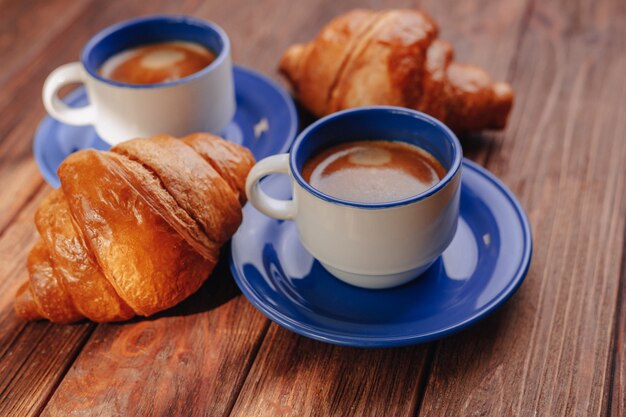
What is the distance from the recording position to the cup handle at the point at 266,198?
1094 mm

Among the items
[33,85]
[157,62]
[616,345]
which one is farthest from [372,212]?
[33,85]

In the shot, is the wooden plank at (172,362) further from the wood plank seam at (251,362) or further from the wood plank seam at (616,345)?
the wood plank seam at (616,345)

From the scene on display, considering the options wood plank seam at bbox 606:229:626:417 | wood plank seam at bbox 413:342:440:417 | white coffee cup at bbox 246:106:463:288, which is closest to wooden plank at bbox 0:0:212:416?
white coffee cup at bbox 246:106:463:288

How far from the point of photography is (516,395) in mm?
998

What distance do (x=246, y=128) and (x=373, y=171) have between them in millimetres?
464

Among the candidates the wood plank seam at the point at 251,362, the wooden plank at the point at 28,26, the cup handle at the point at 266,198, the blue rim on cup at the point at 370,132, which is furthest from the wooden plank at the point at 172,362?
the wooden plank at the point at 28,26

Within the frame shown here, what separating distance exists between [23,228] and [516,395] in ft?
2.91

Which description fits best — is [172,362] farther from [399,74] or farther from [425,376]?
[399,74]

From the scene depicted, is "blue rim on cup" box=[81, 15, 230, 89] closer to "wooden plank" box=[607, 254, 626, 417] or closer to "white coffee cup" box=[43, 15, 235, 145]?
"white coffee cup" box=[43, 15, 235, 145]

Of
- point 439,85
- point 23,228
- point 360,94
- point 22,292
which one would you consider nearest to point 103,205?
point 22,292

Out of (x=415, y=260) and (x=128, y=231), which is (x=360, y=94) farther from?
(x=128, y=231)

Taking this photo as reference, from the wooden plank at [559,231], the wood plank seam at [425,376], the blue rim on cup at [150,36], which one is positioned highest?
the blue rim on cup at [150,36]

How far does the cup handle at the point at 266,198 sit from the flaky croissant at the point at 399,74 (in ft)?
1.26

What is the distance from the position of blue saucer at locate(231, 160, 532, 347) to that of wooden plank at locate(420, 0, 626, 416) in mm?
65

***

**Task objective**
Edit the data above by replacing every "cup handle" with "mug handle" and leaving everything else unchanged. Give back all of the data with the edit applied, but leave out the pictures.

**Reply**
What is the distance from the recording position to the mug handle at the point at 266,198?
1094 mm

Among the items
[33,85]
[157,62]
[616,345]
which one is farthest from [372,212]?
[33,85]

In the shot, is the wooden plank at (172,362) further from the wood plank seam at (251,362) or further from the wood plank seam at (616,345)?
the wood plank seam at (616,345)

From the scene on display, considering the options wood plank seam at bbox 606:229:626:417 | wood plank seam at bbox 413:342:440:417 | white coffee cup at bbox 246:106:463:288, which is closest to wooden plank at bbox 0:0:212:416?
white coffee cup at bbox 246:106:463:288

How far from the point of photography is (516,395) in mm?
998

What distance do (x=246, y=128) and (x=373, y=171) have between them in millimetres?
464

Among the candidates the wood plank seam at the point at 251,362, the wooden plank at the point at 28,26, the mug handle at the point at 266,198, the blue rim on cup at the point at 370,132, which is furthest from the wooden plank at the point at 172,362?
the wooden plank at the point at 28,26

Within the frame shown here, what separating distance exists between [23,228] and [516,395] in ft?
2.91

Which description fits best — is [172,362] farther from [399,74] or farther from [425,376]?
[399,74]

From the scene depicted, is "blue rim on cup" box=[81, 15, 230, 89] closer to "wooden plank" box=[607, 254, 626, 417] or closer to "white coffee cup" box=[43, 15, 235, 145]?
"white coffee cup" box=[43, 15, 235, 145]

Of
- point 439,85
- point 23,228
- point 360,94
- point 22,292
which one would you consider nearest to point 103,205?
point 22,292

Out of (x=415, y=260) and (x=128, y=231), which is (x=360, y=94) farther from?
(x=128, y=231)

Taking this photo as reference, from the wooden plank at [559,231], the wood plank seam at [425,376], the blue rim on cup at [150,36], which one is positioned highest?
the blue rim on cup at [150,36]

How far does the mug handle at the point at 266,198 sit from the flaky croissant at the point at 399,74 (in ft)?
1.26

What is the distance from the position of blue saucer at locate(231, 160, 532, 347) to that of wooden plank at locate(420, 0, 626, 416) in mm?
65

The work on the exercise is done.